Kadın Bakış Açısından TCK kazanımları
* Cinsel saldırı suçları “topluma” , “aileye”, “edep törelerine” karşı suçlar olarak değil, “kişilere karşı suçlar” olarak tanımlanıyor;
* Cinsel saldırı suçları “ırza geçme”, “ırza tasaddi” gibi suçun tanımını yapmayan ve cinsel saldırıları erkeklerin ve toplumun “namusu” üzerinden tanımlayan ifadeler yerine, “cinsel dokunulmazlığa karşı suçlar” adı altında kişinin “vücut dokunulmazlığına karşı suçlar” olarak tanımlanıyor;
* Cinsel tecavüz, cinsel saldırı ve cinsel taciz tanımları, cinsel saldırının gerçekleşebileceği bütün şekilleri kapsayabilecek şekilde genişletildi ve bu suçlara daha ağır cezalar öngörülüyor; işkence sırasında cinsel saldırı ve cinsel saldırının mağdurun beden veya ruh sağlığına zarar vermesi ağırlaştırıcı neden kabul ediliyor;
* Evlilik içi tecavüz ve cinsel saldırı açıkça suç olarak tanımlanıyor ve diğer cinsel saldırılara öngörülen cezaya tabi tutuluyor;
* İşyerinde cinsel taciz açıkça suç kabul ediliyor ve cezalandırılıyor;
* Yetkili savcı ve hakim kararı olmaksızın genital muayene yapan ve yaptırana ceza öngürülüyor.

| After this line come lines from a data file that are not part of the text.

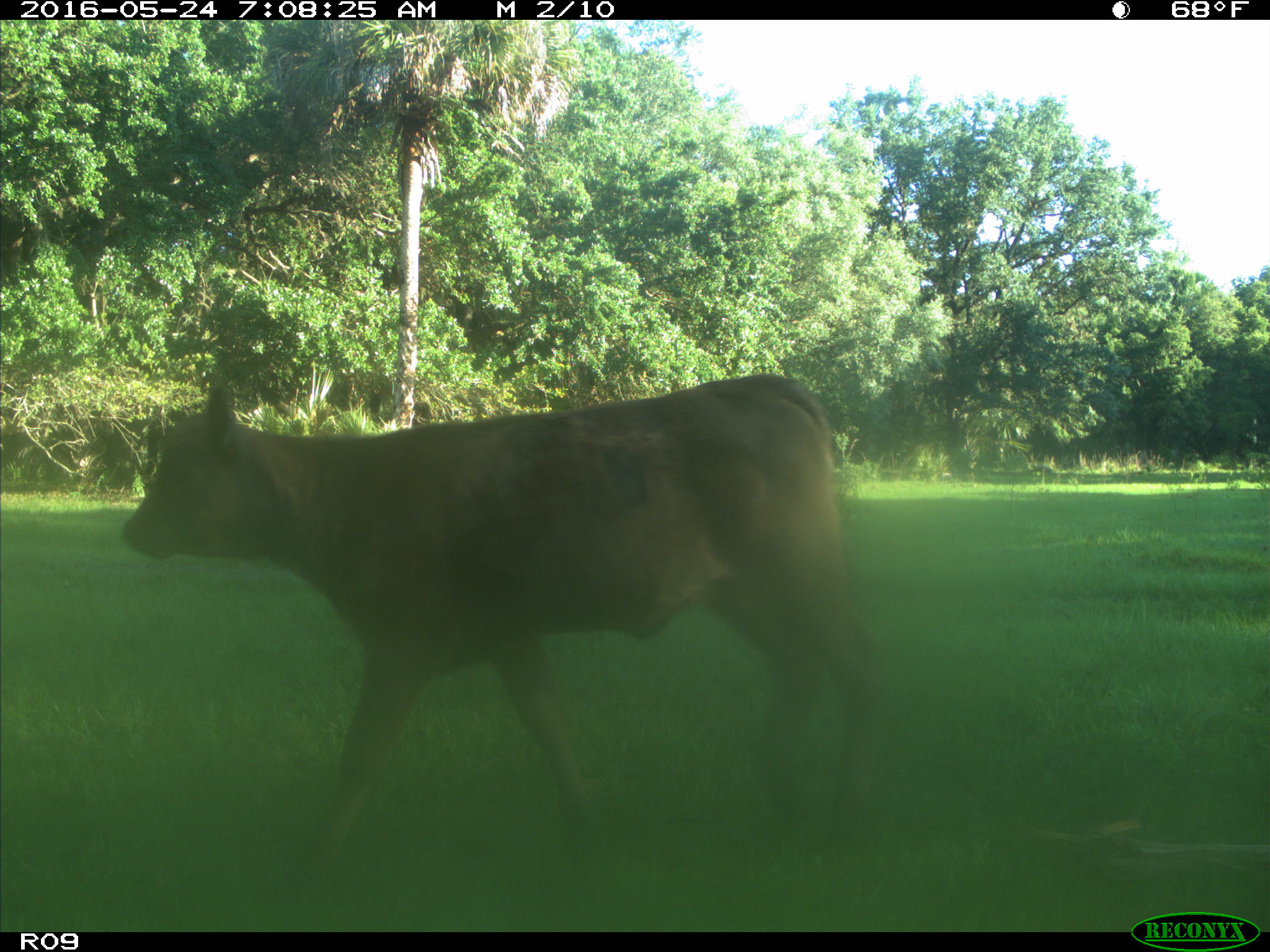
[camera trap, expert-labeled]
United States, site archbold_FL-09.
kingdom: Animalia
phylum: Chordata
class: Mammalia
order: Artiodactyla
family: Bovidae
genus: Bos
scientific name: Bos taurus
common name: domestic cow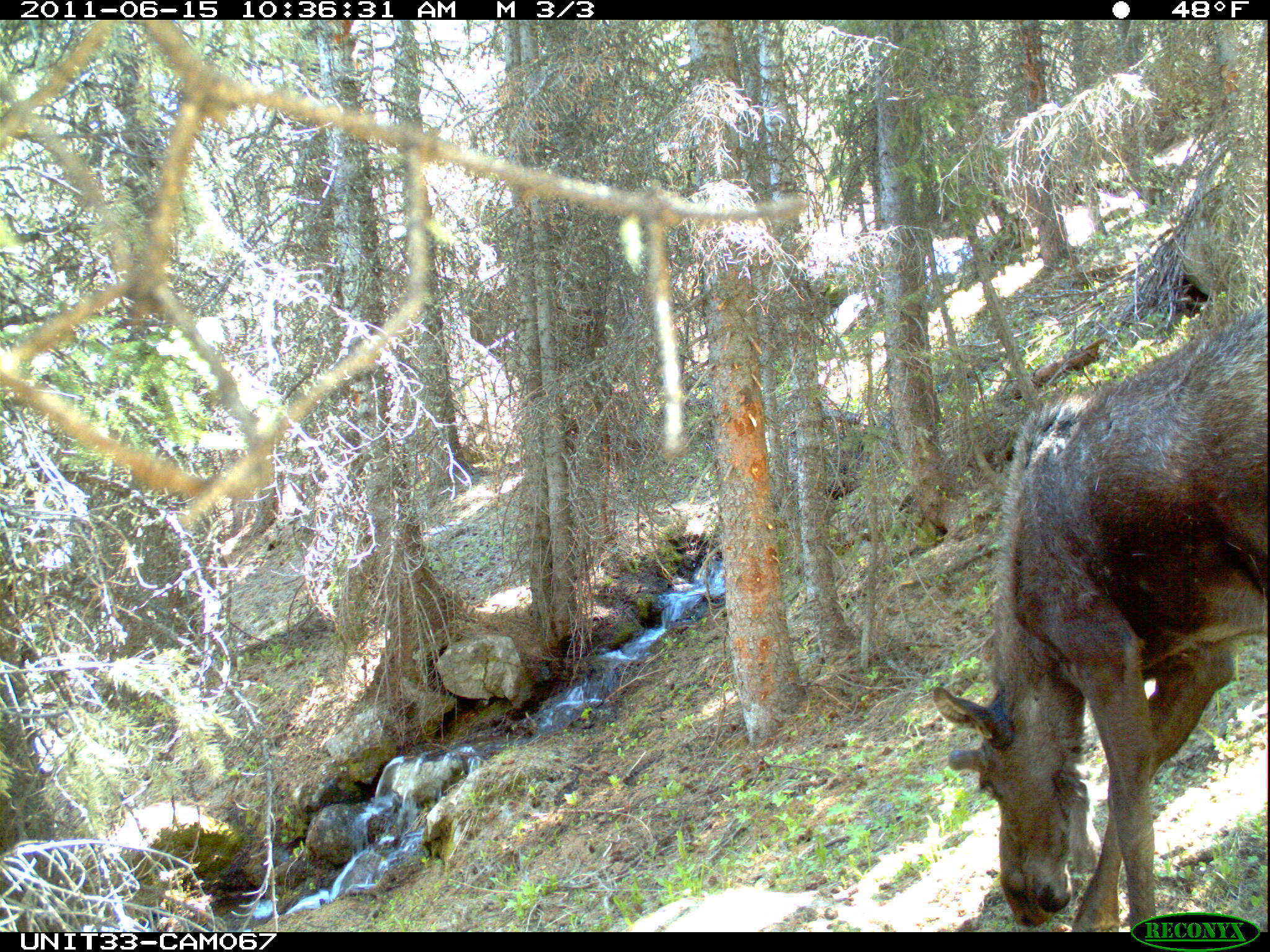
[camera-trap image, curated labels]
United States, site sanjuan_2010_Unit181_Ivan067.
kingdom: Animalia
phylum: Chordata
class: Mammalia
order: Artiodactyla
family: Cervidae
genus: Alces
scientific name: Alces alces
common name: moose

* Eski TCK’da “toplumun haya duygularını zedeleyebilecek hareketler” gibi muğlak bir şekilde tanımlanan “hayasızca hareketler” maddesi teşhircilikle sınırlanıyor;
* Aile içi şiddet, işkencenin bir alt türü olan “eziyet” kapsamına alınarak ağır cezalar öngörülüyor.

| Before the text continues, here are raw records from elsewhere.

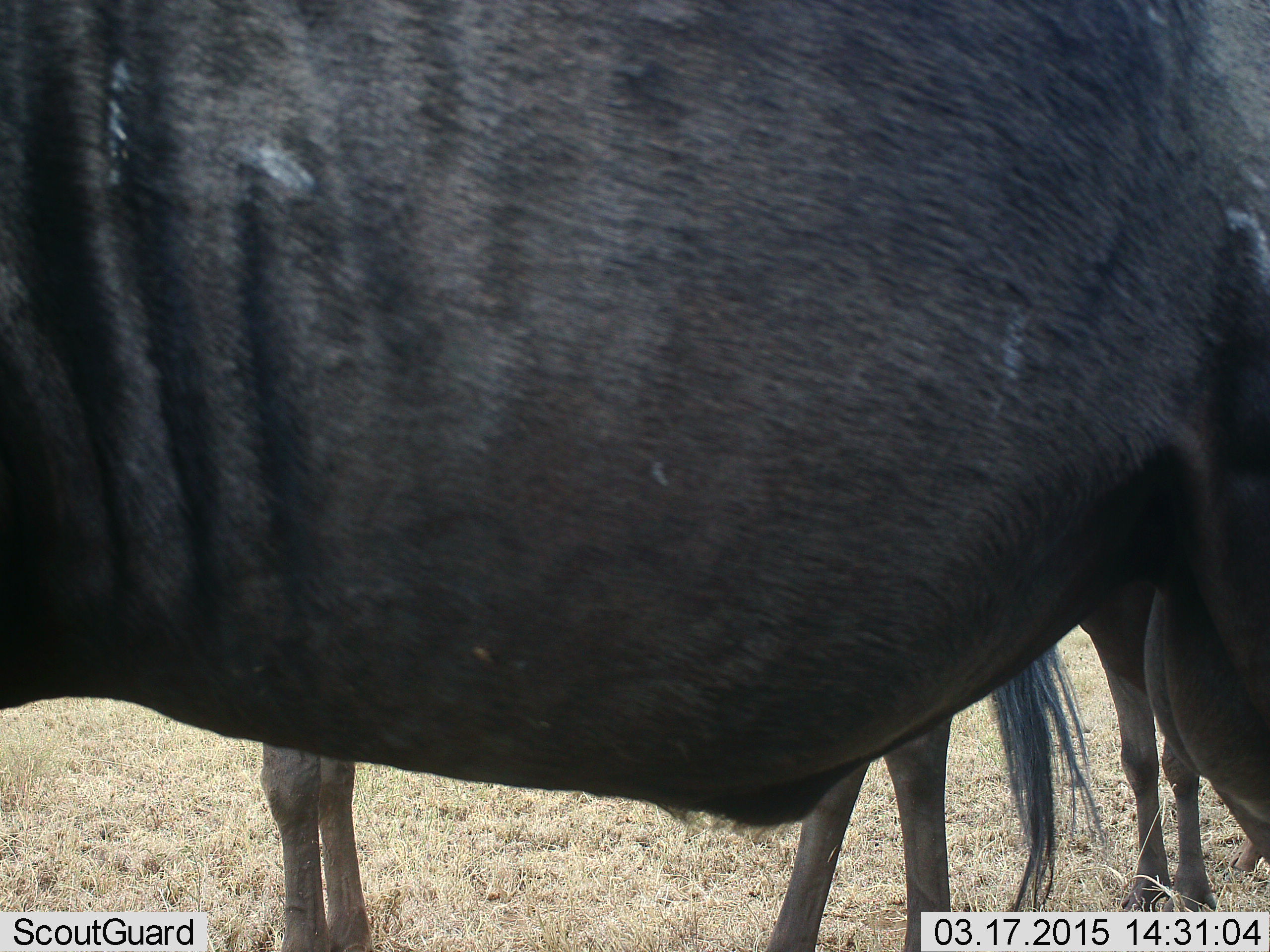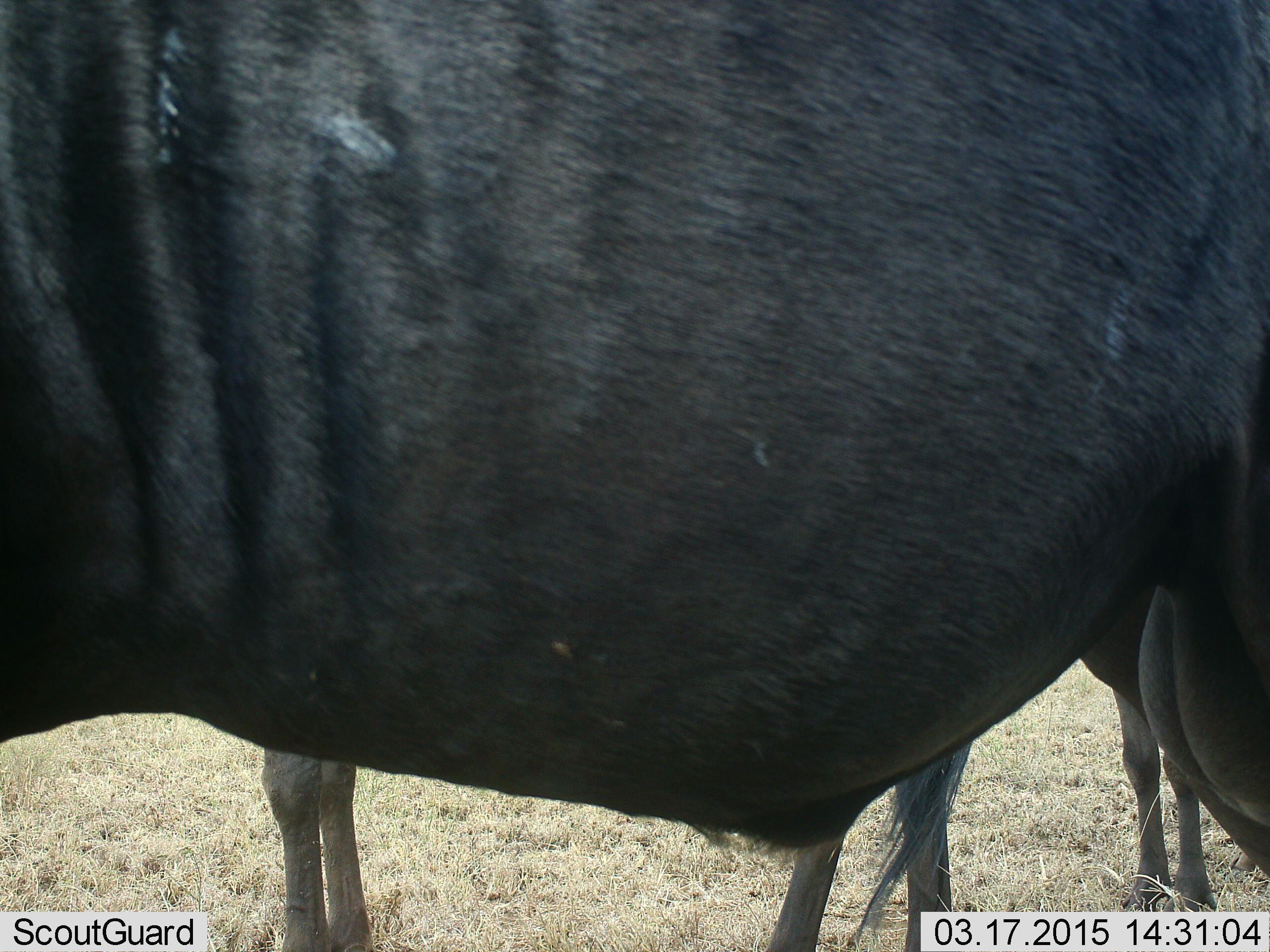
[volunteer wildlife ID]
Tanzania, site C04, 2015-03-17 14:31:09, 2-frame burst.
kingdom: Animalia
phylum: Chordata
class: Mammalia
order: Artiodactyla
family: Bovidae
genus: Connochaetes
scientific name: Connochaetes taurinus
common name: blue wildebeest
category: wildebeest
Wildebeest (blue wildebeest) (Connochaetes taurinus), count 3. Behavior (volunteer vote fractions): standing 90%, resting 0%, moving 10%, interacting 0%. Young present (vote fraction): 20%. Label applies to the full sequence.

* Çocukların cinsel istismarı ayrı bir suç olarak tanımlanıyor ve daha ağır cezalara tabii tutuluyor;
* Çocukların cinsel istismarında veya cinsel saldırılarda “rıza”nın varolabileceğini varsayan tanımlamalar kaldırıldı;
* Eski TCK’da tecavüzcüyle evlendirmede cezanın ertelenmesini öngören madde kaldırıldı;
* Eski TCK’da evlenmek amacıyla kaçırma ve alıkoyma suçlarında cezanın iptalini öngören madde kaldırıldı;
* Töre cinayetleri nitelikli insan öldürme kapsamına alındı;
* Irz, haya, edep gibi zamana göre değişen, göreceli ve kadınların hak
özgürlüklerini kısıtlamak için yorumlanan ve çağdaş hukukta yeri olmayan kavramlar kaldırıldı;
* Evli-bekar, bakire-bakire olmayan kadınlar arasında ayırımcılık yapan düzenlemeler kaldırıldı;
* Evlilik dışı yeni doğmuş çocuğunu öldüren anneye ceza indirimi öngören madde kaldırıldı.
İstenen Değişiklikler
TCK tasarısının Alt Komisyonda, Adalet Komisyonu’nda ve Genel Kurul’da görüşüldüğü üç yıl boyunca sürdürülen yoğun kampanyaya karşın TCK Kadın Platformu’nun talep ettiği değişiklikler de söz konusu:
*Bekaret kontrolleri açıkça her koşulda yasaklanmalı ve kadının rızası olmadan genital muayene cezaya tabi olmalıdır;
*Cinsel yönelime dayalı ayırımcılık açıkça suç olarak tanımlanmalı ve yasada dil, din, ırk, cinsiyet vb.ye dayalı ayırımcılığa öngörüldüğü gibi cezalandırılmalıdır;
*15-18 yaş arası gençlerin rızaya dayalı cinsel ilişkisini cezalandıran düzenleme kaldırılmalıdır;
*Yasal kürtaj süresi 12 haftaya çıkartılmalıdır;
*Namus cinayetleri nitelikli insan öldürme kapsamına alınmalı ve “töre saiki” ifadesi “namus saiki” ile değiştirilerek her tür namus cinayetinde ceza indirimi verilmesi önlenmelidir.”